*Page excerpt*:
Singaporeans actually make the British sound like teddy bears! :lol2: I've never experienced anything like that!


----------



## Phark (Jul 1, 2008)

Finally, there's also the subject of language proficiency. I'm sure you have heard of "Singlish", I assume? It is essentially a stupid, lazy, and completely incorrect version of the English language. It disgusts me to know that Singaporeans are clearly incapable of grasping a proper, universally accepted language, and instead have to resort to creating one of their own - one that combines Malay and Chinese dialects to form a horrid-sounding tongue. Either as a direct result or cause of this, a very large percentage of Singaporeans do not write or speak proper English. Once again, I find it disgusting.


----------



## DannyLeigh (Aug 4, 2008)

Phark said:


> Thirdly: A coupla nights ago I was walking around my neighbourhood looking for photography opportunities, when I noticed a feral cat sleeping. I got down to snap a few pictures, but soon enough, a young Singaporean boy came along, asked, "What are you doing?", and suddenly _proceeded to scare the cat away_, before I even got a decent photo. How annoyed would you be if you happened to be in my shoes?


I reckon some places in Britain can be like this though, still sounds pretty depressing.


----------



## DannyLeigh (Aug 4, 2008)

Ok, I'm never going to Singapore! :whistling2: I feel sorry for you. :surrender:


----------



## Natonstan (Aug 9, 2008)

Wow sounds like a bad place, but Britain is pretty rough to , to be fair. I remember in school once there was a blue tit ( bird ) on a tree, and me and my friend where watching it and then a group of idiots came and yelled at it, scaring it off, you get alot of people like this here :bash:


----------



## Phark (Jul 1, 2008)

Furthermore, English is taught in schools here as the main language as well as the main medium of teaching, and yet the people are extremely poor at it. I am not exaggerating. Just visit Arofanatics.com/forums/ and you'll know what I mean.


----------



## rugbystar55 (Aug 11, 2008)

i guess u from bradford because i am very embarrassed about living here its a total dump
i already probable know what it about
also where do i find it


----------



## Phark (Jul 1, 2008)

*Given information*:
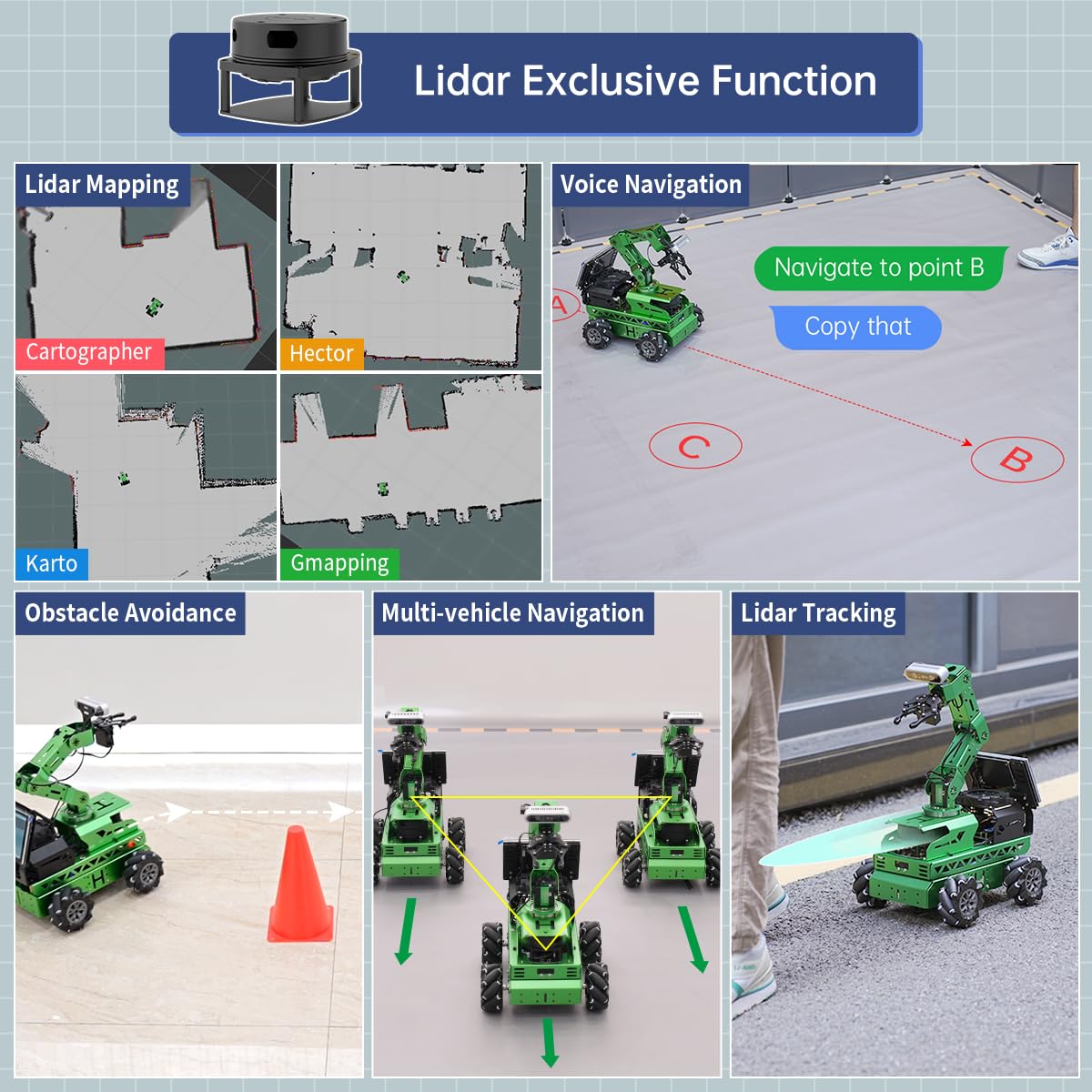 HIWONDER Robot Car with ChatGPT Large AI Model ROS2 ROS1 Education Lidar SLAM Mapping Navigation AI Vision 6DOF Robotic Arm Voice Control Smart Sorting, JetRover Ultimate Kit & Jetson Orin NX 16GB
* * *
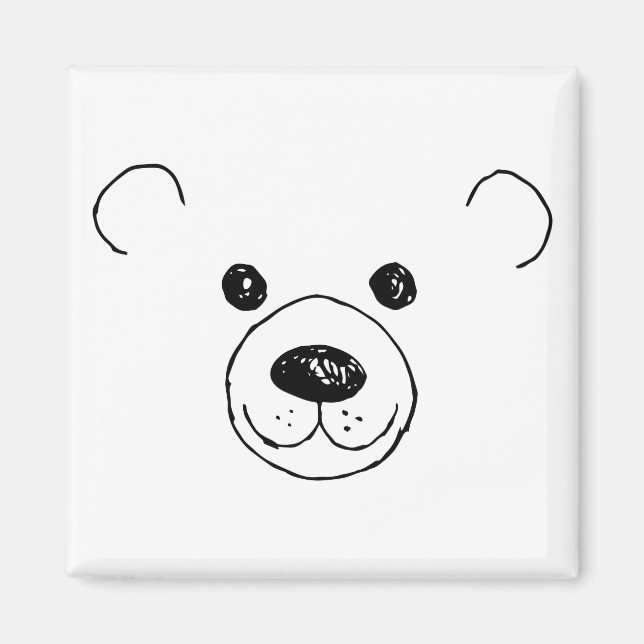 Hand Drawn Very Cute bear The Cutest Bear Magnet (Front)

*Requirement*: In the forum thread, what kind of bird were Natonstan and a friend watching in a tree at school?

*Result*: A blue tit.